Inference Pipeline

A text prompt flows through the network from client to response.

Pipeline sequence: Client request -> input MPC pair (shard 0) -> text shard 1 -> intermediate shards (2..N-2) -> text shard N-1 -> output MPC A/B capability path -> client receives sampled-token artifact in full_output_2pc mode.

Key insight: No single node in this pipeline sees both the original prompt and the final output. The MPC pair protects the embedding; subsequent shards only see intermediate hidden states.

Admission boundary: registry discovery feeds this pipeline only after identity + stake checks pass (including signed registration and ongoing eligibility revalidation in on-chain mode).

Model Sharding

Transformer models are split layer-by-layer across independent nodes.

Example split (30 layers): shard 0 serves embedding + layers 0-14 (as an MPC pair), shard 1 serves layers 15-29 plus LM head/sampling. Each shard can be run by a different operator.

The unfed-tools split command takes a HuggingFace model and produces a manifest (JSON) describing the shard boundaries, plus individual weight files in .safetensors or .pt format. Each shard is self-contained — a node only needs its own weight file and the manifest.

Multi-Party Computation

How shard 0 protects the most sensitive step — turning words into numbers.

The Problem

The embedding layer converts raw token IDs (your actual words) into dense vectors. Whoever runs this layer can trivially reconstruct your prompt. This is the most privacy-critical part of inference.

The Solution

Shard 0 is served by an MPC pair — two independent nodes (A and B). Token IDs are secret-shared before the embedding lookup. Each node computes on its share; neither can reconstruct the original tokens.

MPC message flow: client sends encrypted token IDs to MPC A -> A creates/forwards share B to MPC B -> B returns partial result to A -> A combines secure results and forwards hidden states (not raw tokens) to shard 1.

Result: neither MPC node can reconstruct the original token IDs alone.

Onion Routing

Each request is encrypted in layers, one per node in the circuit.

1

Circuit Construction

The client discovers available nodes via the registry and builds a circuit. It fetches each node's public key (X25519) and constructs an onion-encrypted blob with one encryption layer per hop.

2

Layer Peeling

Each node decrypts its layer, reads the next-hop address, and forwards the remaining encrypted blob. Nodes only know their predecessor and successor — not the full circuit.

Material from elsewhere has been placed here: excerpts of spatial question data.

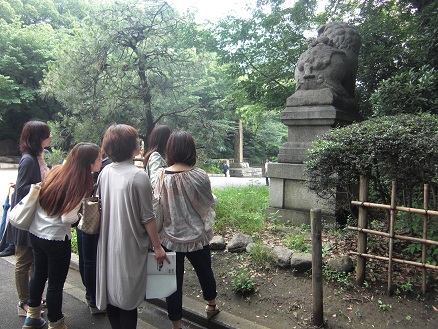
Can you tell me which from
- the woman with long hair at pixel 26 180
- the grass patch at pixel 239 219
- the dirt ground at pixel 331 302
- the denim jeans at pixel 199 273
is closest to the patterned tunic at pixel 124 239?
the denim jeans at pixel 199 273

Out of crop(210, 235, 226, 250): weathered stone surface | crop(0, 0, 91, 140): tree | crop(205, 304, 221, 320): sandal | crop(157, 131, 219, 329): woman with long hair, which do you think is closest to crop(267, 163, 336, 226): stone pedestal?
crop(210, 235, 226, 250): weathered stone surface

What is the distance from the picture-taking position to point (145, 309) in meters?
3.46

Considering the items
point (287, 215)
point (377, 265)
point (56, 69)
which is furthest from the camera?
point (56, 69)

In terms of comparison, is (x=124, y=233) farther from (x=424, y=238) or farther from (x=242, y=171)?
(x=242, y=171)

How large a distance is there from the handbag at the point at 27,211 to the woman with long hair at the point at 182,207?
1004mm

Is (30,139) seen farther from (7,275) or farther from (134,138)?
(7,275)

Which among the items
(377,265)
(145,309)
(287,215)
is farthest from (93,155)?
(287,215)

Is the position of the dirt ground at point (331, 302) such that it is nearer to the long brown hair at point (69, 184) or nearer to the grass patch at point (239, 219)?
the grass patch at point (239, 219)

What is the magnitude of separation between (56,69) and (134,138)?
515 cm

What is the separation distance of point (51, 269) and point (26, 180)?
33.5 inches

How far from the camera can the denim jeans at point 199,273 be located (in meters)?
2.68

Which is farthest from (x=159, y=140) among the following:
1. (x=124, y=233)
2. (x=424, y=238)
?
(x=424, y=238)

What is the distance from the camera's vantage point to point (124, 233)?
224 cm

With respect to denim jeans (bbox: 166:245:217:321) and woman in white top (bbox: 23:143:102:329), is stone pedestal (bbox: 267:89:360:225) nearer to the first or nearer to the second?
denim jeans (bbox: 166:245:217:321)
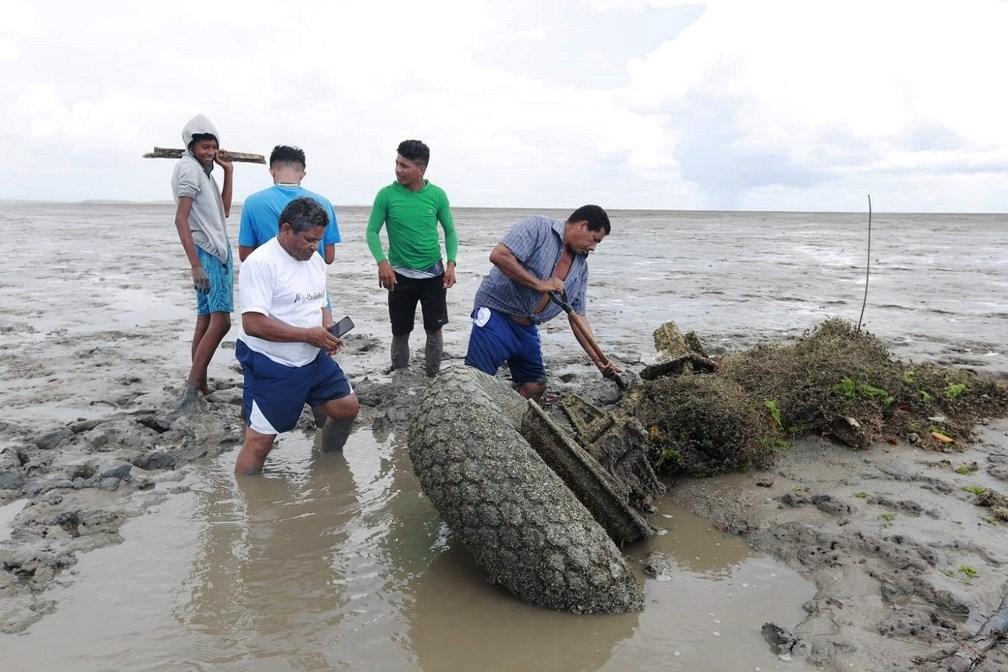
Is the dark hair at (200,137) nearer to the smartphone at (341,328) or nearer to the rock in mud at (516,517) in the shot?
the smartphone at (341,328)

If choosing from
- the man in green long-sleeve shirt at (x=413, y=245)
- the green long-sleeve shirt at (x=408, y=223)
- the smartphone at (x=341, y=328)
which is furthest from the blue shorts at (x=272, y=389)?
the green long-sleeve shirt at (x=408, y=223)

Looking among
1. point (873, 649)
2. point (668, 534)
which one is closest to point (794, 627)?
point (873, 649)

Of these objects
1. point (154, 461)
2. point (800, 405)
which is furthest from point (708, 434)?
point (154, 461)

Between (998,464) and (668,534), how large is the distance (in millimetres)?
2519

Multimodal Vision Pipeline

How image understanding is added without breaking the privacy model.

Multimodal path: image -> vision shard (ViT encoder + connector) -> image embeddings; text prompt -> shard 0 MPC path; both streams merge at shard 0, then continue through the same text shards and output-privacy modes (off, decode_client_sample, full_output_2pc).

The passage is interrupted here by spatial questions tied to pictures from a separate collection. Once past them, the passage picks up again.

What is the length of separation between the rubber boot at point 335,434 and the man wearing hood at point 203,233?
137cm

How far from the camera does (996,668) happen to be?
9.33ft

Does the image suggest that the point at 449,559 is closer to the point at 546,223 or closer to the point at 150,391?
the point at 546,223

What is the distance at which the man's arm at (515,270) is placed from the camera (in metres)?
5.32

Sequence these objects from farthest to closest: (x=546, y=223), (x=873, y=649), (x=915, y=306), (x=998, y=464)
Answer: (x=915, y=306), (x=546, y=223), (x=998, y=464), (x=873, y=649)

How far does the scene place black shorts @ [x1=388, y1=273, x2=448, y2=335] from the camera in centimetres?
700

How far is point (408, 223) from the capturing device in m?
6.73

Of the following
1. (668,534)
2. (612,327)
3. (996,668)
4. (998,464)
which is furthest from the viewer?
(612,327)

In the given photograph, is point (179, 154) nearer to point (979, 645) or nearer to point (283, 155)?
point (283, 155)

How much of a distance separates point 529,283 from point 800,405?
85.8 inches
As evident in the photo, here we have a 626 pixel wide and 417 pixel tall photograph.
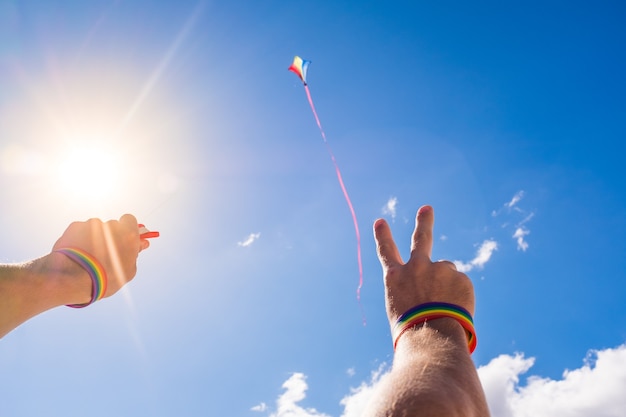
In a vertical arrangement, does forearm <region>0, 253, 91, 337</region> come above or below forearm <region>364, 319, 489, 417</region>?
above

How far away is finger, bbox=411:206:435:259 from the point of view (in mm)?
2631

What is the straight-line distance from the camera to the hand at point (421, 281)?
2225 millimetres

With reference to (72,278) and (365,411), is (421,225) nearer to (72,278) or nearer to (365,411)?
(365,411)

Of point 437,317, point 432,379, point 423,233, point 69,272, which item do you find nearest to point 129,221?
point 69,272

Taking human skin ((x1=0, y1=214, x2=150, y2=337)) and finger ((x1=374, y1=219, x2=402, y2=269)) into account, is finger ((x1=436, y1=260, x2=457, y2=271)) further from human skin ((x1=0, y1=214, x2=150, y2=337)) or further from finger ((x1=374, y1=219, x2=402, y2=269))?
human skin ((x1=0, y1=214, x2=150, y2=337))

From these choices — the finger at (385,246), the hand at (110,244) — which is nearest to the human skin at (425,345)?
the finger at (385,246)

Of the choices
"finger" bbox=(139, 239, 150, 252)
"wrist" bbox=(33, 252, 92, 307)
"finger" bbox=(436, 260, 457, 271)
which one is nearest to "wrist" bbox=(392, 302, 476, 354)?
"finger" bbox=(436, 260, 457, 271)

For vision-language models (SmolVLM, Qwen2-VL), a dedicated vision shard processes the image through a ViT encoder and connector. The resulting image embeddings are injected at shard 0 alongside the text tokens. From there, the pipeline is identical to text-only inference.

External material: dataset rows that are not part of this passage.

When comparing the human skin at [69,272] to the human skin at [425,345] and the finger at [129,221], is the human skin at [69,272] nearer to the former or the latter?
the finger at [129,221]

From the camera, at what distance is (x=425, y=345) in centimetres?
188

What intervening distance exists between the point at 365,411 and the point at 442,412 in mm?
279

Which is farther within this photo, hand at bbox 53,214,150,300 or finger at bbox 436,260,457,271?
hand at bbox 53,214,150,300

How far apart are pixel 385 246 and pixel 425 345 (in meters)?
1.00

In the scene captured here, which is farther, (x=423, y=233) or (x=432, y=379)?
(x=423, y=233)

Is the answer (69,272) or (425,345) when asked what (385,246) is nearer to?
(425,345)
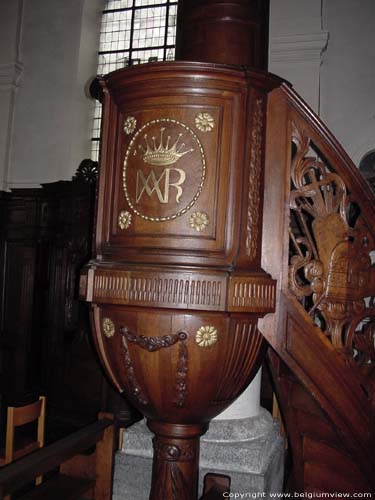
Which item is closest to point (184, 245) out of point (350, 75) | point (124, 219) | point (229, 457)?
point (124, 219)

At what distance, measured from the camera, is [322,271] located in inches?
74.1

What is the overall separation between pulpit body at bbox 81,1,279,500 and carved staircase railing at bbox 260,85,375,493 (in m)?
0.09

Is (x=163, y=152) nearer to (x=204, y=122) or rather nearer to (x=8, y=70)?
(x=204, y=122)

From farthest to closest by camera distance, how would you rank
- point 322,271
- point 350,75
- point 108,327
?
point 350,75, point 322,271, point 108,327

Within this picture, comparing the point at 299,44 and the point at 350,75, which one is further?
the point at 299,44

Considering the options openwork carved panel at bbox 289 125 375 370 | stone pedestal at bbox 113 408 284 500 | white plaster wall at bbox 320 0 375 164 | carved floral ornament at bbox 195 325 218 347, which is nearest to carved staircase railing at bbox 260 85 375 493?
openwork carved panel at bbox 289 125 375 370

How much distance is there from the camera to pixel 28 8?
6281 millimetres

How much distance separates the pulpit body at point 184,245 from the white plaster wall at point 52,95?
4367 mm

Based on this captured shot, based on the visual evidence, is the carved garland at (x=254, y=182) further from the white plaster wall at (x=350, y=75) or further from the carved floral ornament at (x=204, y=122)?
the white plaster wall at (x=350, y=75)

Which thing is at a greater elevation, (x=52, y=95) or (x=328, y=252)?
(x=52, y=95)

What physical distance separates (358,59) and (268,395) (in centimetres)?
334

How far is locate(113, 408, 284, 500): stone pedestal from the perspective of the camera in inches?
83.7

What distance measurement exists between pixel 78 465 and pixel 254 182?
1.61 m

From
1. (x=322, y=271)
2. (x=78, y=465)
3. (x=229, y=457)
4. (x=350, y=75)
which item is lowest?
(x=78, y=465)
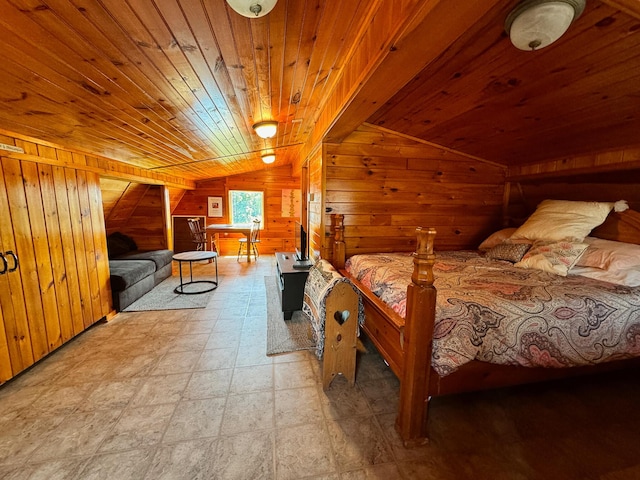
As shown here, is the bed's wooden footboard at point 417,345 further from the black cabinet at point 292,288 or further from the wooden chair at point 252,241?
the wooden chair at point 252,241

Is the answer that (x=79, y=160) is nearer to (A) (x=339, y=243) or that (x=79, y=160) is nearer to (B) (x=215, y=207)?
(A) (x=339, y=243)

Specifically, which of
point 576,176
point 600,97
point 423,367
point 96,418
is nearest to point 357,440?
point 423,367

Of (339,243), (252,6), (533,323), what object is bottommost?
(533,323)

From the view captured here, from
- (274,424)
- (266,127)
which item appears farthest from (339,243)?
(274,424)

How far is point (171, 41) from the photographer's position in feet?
3.63

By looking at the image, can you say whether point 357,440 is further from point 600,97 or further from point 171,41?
point 600,97

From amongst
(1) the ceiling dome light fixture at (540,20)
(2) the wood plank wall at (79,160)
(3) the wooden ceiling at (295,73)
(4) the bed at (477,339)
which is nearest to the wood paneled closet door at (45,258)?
(2) the wood plank wall at (79,160)

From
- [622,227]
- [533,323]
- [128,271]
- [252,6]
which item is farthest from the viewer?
[128,271]

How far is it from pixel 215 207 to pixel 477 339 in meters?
6.17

Privacy scope note: output-token privacy protections apply to both text-only and multimodal generation once the request reaches the final text shard. Vision-side MPC coverage continues to evolve in parallel.

Manifest System

A declarative JSON format that describes how a model is sharded.

{
  "model_id": "HuggingFaceTB/SmolVLM-256M-Instruct",
  "format_version": 2,
  "architecture": {
    "text": {
      "hidden_size": 1536,
      "num_layers": 30,
      "num_heads": 12,
      "vocab_size": 49152,
      ...
    }
  },
  "text_shards": [
    { "shard_index": 0, "layer_start": 0, "layer_end": 15,
      "has_embedding": true, "file": "text_shard_0.pt" },
    { "shard_index": 1, "layer_start": 15, "layer_end": 30,
      "has_lm_head": true, "file": "text_shard_1.pt" }
  ],
  "vision_shards": [
    { "shard_index": 0, "layer_start": 0, "layer_end": 12,
      "has_embeddings": true, "has_connector": true,
      "file": "vision_shard_0.pt" }
  ]
}

The v2 manifest format includes full architecture config, enabling the generic runtime — nodes can serve any transformer model without model-specific code. The unfed-tools CLI handles inspection, splitting, verification, and publishing of manifests.